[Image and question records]

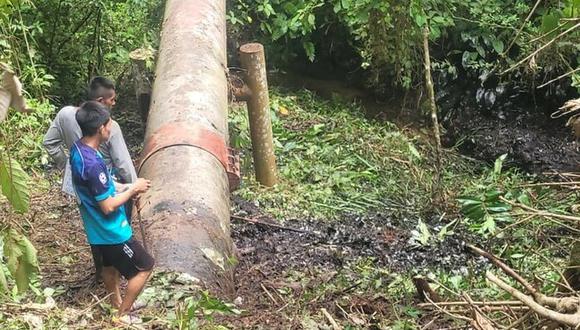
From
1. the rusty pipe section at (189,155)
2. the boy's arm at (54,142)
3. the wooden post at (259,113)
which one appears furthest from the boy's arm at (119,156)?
the wooden post at (259,113)

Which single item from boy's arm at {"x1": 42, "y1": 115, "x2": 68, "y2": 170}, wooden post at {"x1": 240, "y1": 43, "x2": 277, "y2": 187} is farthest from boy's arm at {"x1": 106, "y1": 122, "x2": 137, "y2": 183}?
wooden post at {"x1": 240, "y1": 43, "x2": 277, "y2": 187}

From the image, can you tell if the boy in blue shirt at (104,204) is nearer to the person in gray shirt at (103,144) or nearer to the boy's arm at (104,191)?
the boy's arm at (104,191)

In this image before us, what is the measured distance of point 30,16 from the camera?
7348mm

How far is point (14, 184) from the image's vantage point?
86.6 inches

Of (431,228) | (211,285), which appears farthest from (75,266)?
(431,228)

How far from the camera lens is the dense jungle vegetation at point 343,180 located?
3.42 m

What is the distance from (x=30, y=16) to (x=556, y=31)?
566cm

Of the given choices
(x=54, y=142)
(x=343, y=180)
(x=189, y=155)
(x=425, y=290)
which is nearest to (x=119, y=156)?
(x=189, y=155)

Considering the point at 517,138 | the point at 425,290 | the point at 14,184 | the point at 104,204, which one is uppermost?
the point at 14,184

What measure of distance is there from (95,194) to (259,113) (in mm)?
2630

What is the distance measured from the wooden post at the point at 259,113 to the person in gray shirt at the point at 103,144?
1685 mm

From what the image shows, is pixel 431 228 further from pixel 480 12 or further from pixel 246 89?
pixel 480 12

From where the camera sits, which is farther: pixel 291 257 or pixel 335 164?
pixel 335 164

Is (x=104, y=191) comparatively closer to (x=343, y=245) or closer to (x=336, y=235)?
(x=343, y=245)
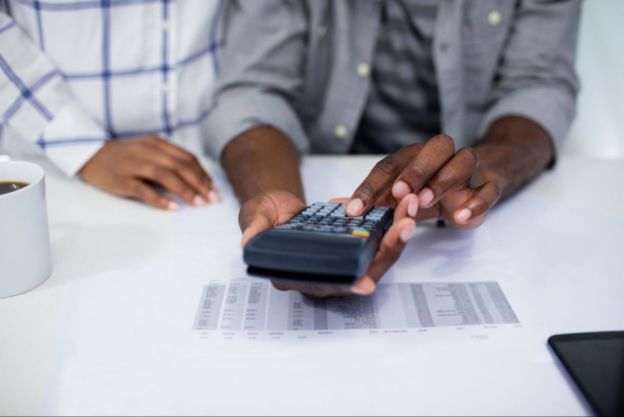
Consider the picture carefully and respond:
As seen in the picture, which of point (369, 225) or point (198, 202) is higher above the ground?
point (369, 225)

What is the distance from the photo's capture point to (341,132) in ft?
3.24

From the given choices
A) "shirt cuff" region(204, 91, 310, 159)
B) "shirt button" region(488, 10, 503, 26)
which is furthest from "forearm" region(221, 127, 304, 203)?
"shirt button" region(488, 10, 503, 26)

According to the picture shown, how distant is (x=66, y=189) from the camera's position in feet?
2.57

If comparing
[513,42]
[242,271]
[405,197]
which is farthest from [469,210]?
[513,42]

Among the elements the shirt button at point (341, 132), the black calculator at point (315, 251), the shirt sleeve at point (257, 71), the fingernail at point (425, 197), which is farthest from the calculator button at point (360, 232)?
the shirt button at point (341, 132)

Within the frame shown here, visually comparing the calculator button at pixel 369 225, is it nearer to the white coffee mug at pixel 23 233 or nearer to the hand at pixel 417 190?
the hand at pixel 417 190

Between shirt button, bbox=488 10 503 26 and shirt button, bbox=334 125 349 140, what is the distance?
0.26 metres

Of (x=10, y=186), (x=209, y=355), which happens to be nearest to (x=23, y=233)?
(x=10, y=186)

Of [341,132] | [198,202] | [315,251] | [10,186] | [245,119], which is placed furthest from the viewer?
[341,132]

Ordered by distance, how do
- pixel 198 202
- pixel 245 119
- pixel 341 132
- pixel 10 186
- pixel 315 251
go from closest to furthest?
1. pixel 315 251
2. pixel 10 186
3. pixel 198 202
4. pixel 245 119
5. pixel 341 132

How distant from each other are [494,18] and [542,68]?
10 cm

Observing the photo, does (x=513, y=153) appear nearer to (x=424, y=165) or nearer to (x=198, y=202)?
(x=424, y=165)

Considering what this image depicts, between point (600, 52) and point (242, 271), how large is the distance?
0.79 metres

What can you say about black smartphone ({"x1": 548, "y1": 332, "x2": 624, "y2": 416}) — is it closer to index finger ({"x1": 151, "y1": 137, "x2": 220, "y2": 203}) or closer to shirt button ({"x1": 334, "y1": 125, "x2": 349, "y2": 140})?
index finger ({"x1": 151, "y1": 137, "x2": 220, "y2": 203})
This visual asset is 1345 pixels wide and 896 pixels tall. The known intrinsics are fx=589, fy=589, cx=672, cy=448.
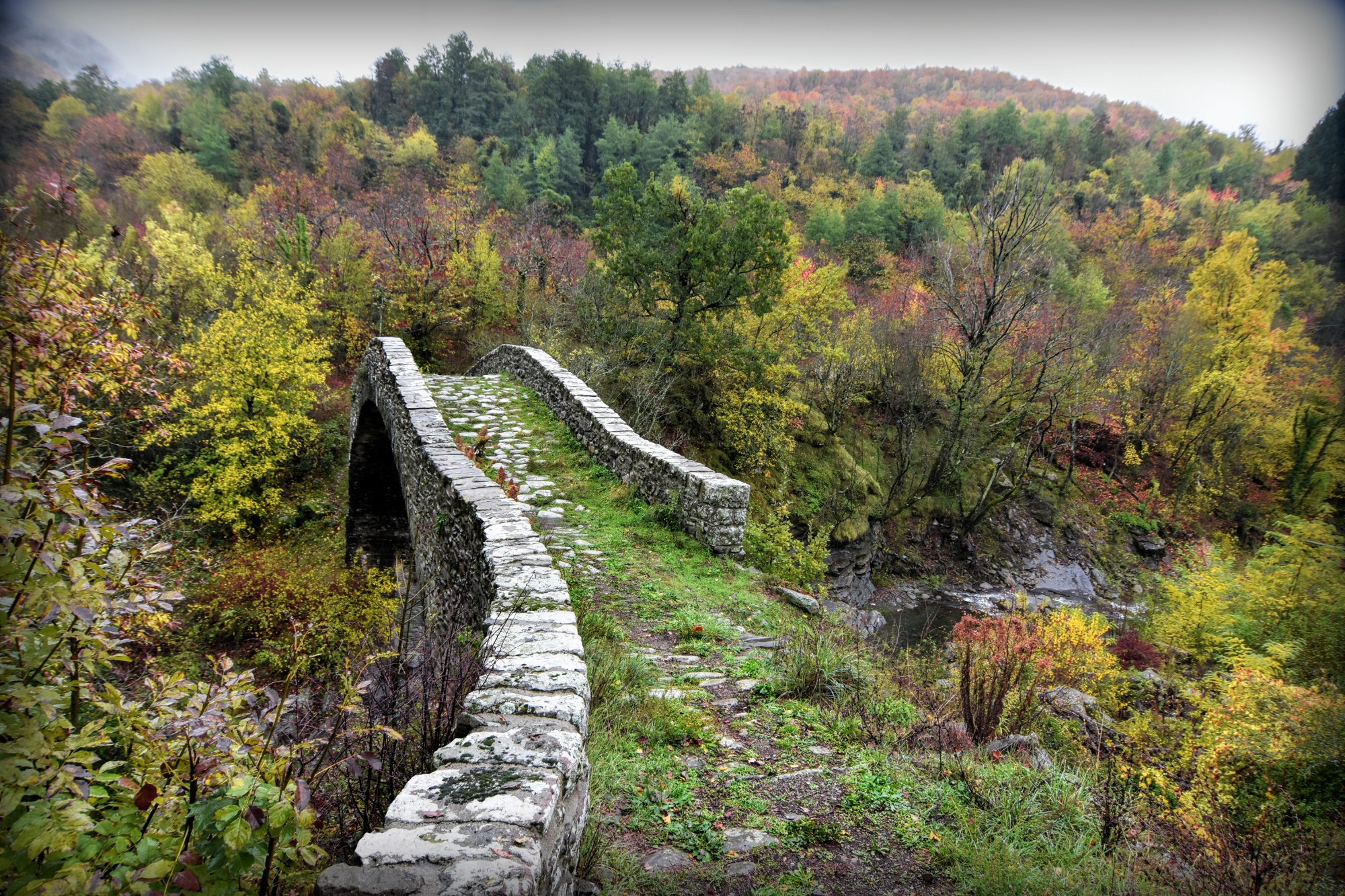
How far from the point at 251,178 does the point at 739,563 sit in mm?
48937

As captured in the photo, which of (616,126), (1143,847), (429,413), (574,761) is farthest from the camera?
(616,126)

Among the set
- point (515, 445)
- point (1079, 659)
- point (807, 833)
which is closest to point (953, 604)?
point (1079, 659)

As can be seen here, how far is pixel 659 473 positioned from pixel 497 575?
11.7 ft

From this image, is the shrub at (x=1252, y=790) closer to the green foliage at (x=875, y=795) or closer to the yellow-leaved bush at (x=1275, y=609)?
the yellow-leaved bush at (x=1275, y=609)

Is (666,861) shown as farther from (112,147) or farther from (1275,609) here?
(112,147)

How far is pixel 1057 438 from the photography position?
81.3ft

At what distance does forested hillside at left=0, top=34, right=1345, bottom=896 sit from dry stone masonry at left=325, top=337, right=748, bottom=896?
363mm

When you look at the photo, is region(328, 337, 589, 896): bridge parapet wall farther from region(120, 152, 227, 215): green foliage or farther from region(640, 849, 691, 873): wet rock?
region(120, 152, 227, 215): green foliage

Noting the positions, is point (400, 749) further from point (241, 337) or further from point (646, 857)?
point (241, 337)

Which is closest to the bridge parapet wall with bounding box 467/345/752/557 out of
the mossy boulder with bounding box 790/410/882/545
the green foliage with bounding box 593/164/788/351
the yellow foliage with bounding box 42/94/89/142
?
the yellow foliage with bounding box 42/94/89/142

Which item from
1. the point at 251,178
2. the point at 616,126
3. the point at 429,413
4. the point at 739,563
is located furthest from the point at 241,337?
the point at 616,126

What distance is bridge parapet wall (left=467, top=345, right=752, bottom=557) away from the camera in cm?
691

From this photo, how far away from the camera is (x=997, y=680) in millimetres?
4406

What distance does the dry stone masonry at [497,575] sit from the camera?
1.84 meters
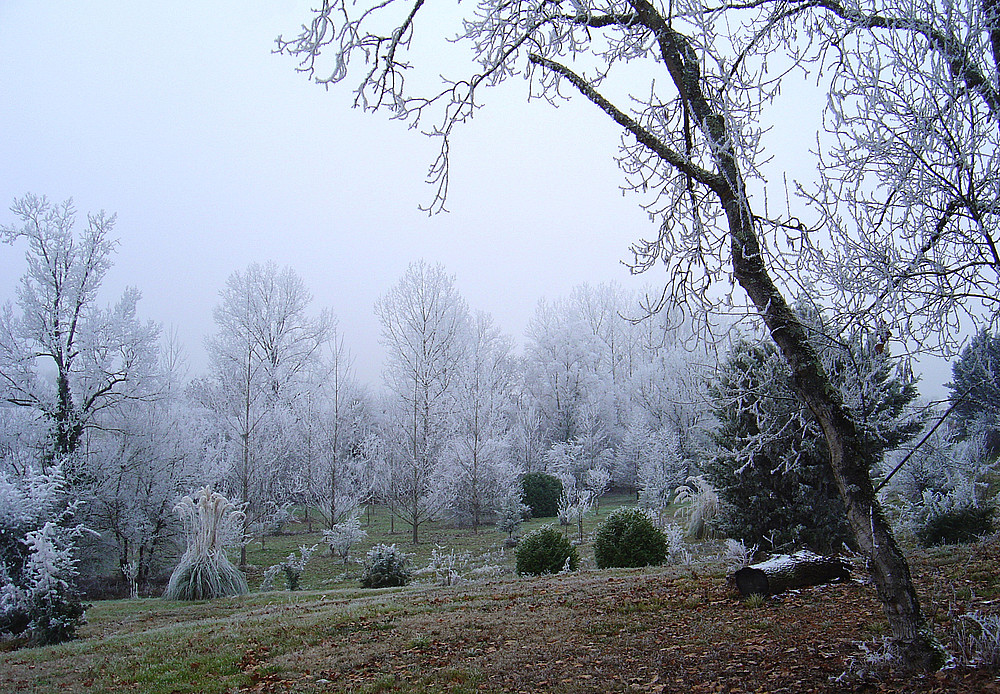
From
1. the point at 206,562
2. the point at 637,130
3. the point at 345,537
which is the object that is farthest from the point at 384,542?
the point at 637,130

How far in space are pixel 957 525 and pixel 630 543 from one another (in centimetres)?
452

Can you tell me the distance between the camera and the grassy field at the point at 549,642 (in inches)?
163

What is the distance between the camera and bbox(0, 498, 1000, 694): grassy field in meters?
4.15

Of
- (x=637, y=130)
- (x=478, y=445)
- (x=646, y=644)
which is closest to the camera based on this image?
(x=637, y=130)

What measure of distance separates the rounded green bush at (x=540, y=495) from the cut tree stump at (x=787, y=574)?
18176 millimetres

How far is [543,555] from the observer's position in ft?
35.7

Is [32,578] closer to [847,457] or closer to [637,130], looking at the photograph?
[637,130]

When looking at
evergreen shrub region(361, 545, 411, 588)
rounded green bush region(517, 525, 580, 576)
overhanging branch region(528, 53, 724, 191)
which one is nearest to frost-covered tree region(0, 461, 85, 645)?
evergreen shrub region(361, 545, 411, 588)

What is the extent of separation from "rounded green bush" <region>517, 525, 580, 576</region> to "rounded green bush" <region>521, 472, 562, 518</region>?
13104mm

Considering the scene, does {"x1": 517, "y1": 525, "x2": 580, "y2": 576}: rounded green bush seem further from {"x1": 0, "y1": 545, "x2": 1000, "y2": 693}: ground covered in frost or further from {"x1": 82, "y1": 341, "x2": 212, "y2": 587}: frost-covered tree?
{"x1": 82, "y1": 341, "x2": 212, "y2": 587}: frost-covered tree

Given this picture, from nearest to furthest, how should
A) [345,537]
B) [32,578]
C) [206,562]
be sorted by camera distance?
[32,578], [206,562], [345,537]

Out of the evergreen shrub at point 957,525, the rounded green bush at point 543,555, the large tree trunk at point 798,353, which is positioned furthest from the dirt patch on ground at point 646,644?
the rounded green bush at point 543,555

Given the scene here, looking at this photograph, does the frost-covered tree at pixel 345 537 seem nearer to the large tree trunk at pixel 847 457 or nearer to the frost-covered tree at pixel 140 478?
the frost-covered tree at pixel 140 478

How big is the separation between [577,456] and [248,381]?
14916 millimetres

- EXERCISE
Write the lines out verbatim, from the one with "What measure of distance separates" through the last line of the entries, and stop there.

- COMPLETE RESPONSE
What measure of distance separates the rounded green bush at (x=540, y=495) from the cut tree stump at (x=787, y=574)?
18176 millimetres

How far is [543,555] from the observer's position in ft?
35.7

Is [32,578] closer to [847,457] or closer to [637,130], looking at the photograph?
[637,130]

When looking at
evergreen shrub region(361, 545, 411, 588)
rounded green bush region(517, 525, 580, 576)
overhanging branch region(528, 53, 724, 191)
which one is nearest to frost-covered tree region(0, 461, 85, 645)?
evergreen shrub region(361, 545, 411, 588)

What is the extent of separation from "rounded green bush" <region>517, 525, 580, 576</region> to "rounded green bush" <region>521, 472, 562, 518</region>?
13104mm

Considering the scene, does {"x1": 517, "y1": 525, "x2": 580, "y2": 576}: rounded green bush seem further from {"x1": 0, "y1": 545, "x2": 1000, "y2": 693}: ground covered in frost or further from {"x1": 82, "y1": 341, "x2": 212, "y2": 587}: frost-covered tree?
{"x1": 82, "y1": 341, "x2": 212, "y2": 587}: frost-covered tree

Given this picture, from nearest to furthest, how should
A) [345,537]
B) [32,578]
C) [206,562]
be sorted by camera distance?
[32,578], [206,562], [345,537]

Out of the evergreen shrub at point 957,525, the rounded green bush at point 543,555, the large tree trunk at point 798,353, which is positioned furthest from the dirt patch on ground at point 646,644?
the rounded green bush at point 543,555

Given the scene here, looking at this photograph, does the frost-covered tree at pixel 345 537 seem nearer to the large tree trunk at pixel 847 457 or nearer to the frost-covered tree at pixel 140 478?
the frost-covered tree at pixel 140 478

How big is the separation between [577,456] and [248,381]?
14916 millimetres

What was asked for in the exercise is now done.